2. Adding and Configuring Custom Extensions for STAC-Items and STAC-Collections#

There exist two distinct methodologies for incorporating a custom extension into STAC-Items and STAC-Collections.

2.1. First approach:#

If the extension is already present in the PySTAC package (refer to pySTAC extensions), it can be readily utilized by invoking the extension class and incorporating it into the STAC-Item or STAC-Collection, as elucidated below. For instance, we will incorporate the pySTAC scientific extension to the STAC-Item. To achieve this objective, it is necessary to configure the tag_config.json file in the following manner. To obtain further details on creating a ztag_config.jsonz file, please refer to the Creating the tag_config.json Configuration File: A Step-by-Step Guide.

{
"scientific_extension": {
                    "doi": {
                            "tds2stac_mode_analyser": "str",
                            "tds2stac_manual_variable": "10.1080/17550874.2023.2274839"
                            },
                    "citation": {
                            "tds2stac_mode_analyser": "str",
                            "tds2stac_manual_variable": "10.1080/17550874.2023.2274839"
                            },
                    "publications": {
                            "tds2stac_mode_analyser": "list",
                            "tds2stac_manual_variable": "[10.1080/17550874.2023.2274839, 'name']"

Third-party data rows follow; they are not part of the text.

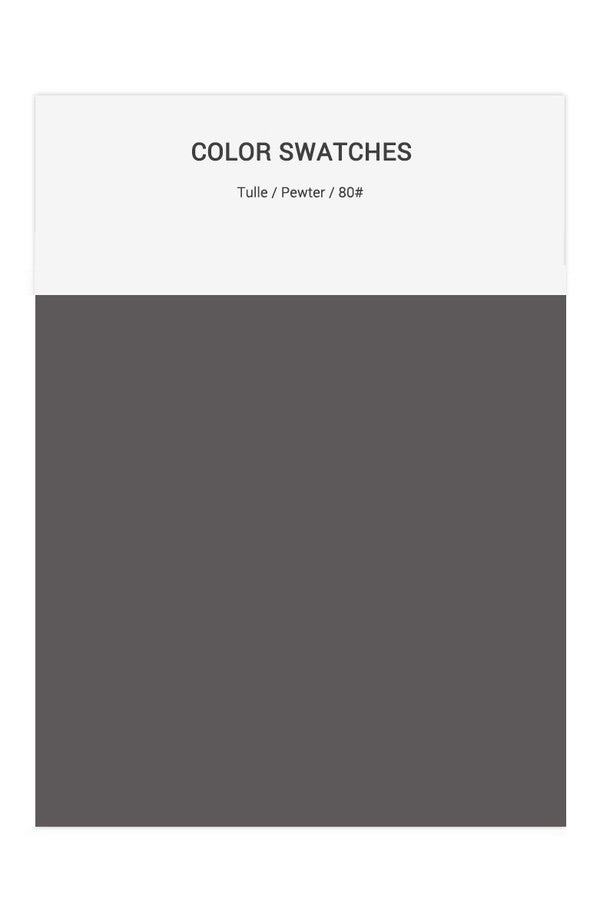Pewter Color Swatches for Tulle Bridesmaid Dresses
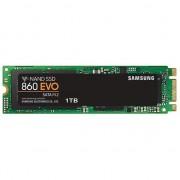 Solid-State Drive (SSD) Samsung 860 EVO, 1TB, SATA III, M.2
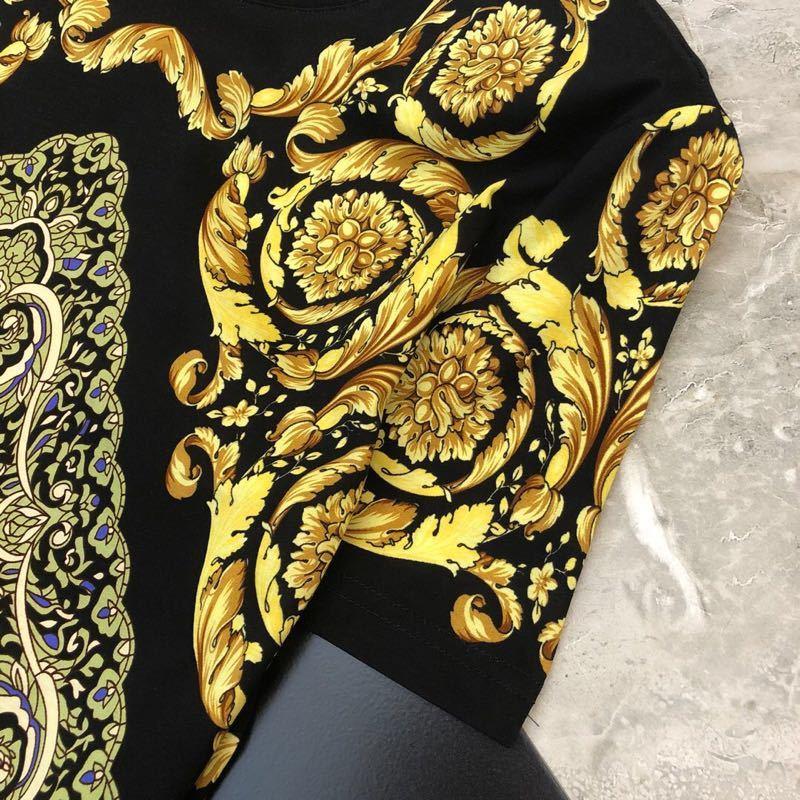 2019 printemps 19ss nouvelle arrivée de mode Designer t shirts Royal Floral imprimé t shirt pour hommes de luxe coton marque vêtements Top célèbre - 3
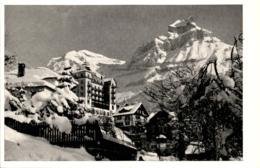 Hotel Edelweiss Engelberg - OW Obwalden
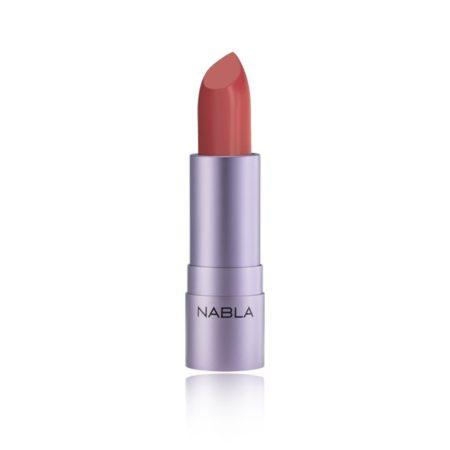 NABLA Diva Crime Lipstick Lilac PERFECT DAY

                            }
                    },

}

As observed in the aforementioned JSON file, the extension is denoted by the name “scientific_extension” and encompasses three distinct keys, namely “doi”, “citation”, and “publications”. All keys of this extension are consistently represented as string and constant data types. For more information after incorporating the application into our harvesting_var dictionary, we will observe the presence of three distinct keys, namely doi, citation, and publications. The corresponding values for these keys are specified as the value of the tds2stac_manual_variable key.

harvesting_var = {
    "doi": "10.1080/17550874.2023.2274839",
    "citation": "10.1080/17550874.2023.2274839",
    "publications": "[10.1080/17550874.2023.2274839, 'name']",
}

In this stage, the values will be incorporated into the STAC-Items as a the extension that already exists within the PySTAC package. By employing two distinct methodologies, namely class and function, the provided script enables the seamless integration of code into the STAC-Item.

It is imperative to note that when defining a function or class, the input from the source code must include two parameters. The first parameter, referred to as item, represents the STAC-Item object to which we intend to add assets. The second parameter, known as harvesting_vars, represents a dictionary containing variables that have already been harvested and are to be added to the STAC-Item.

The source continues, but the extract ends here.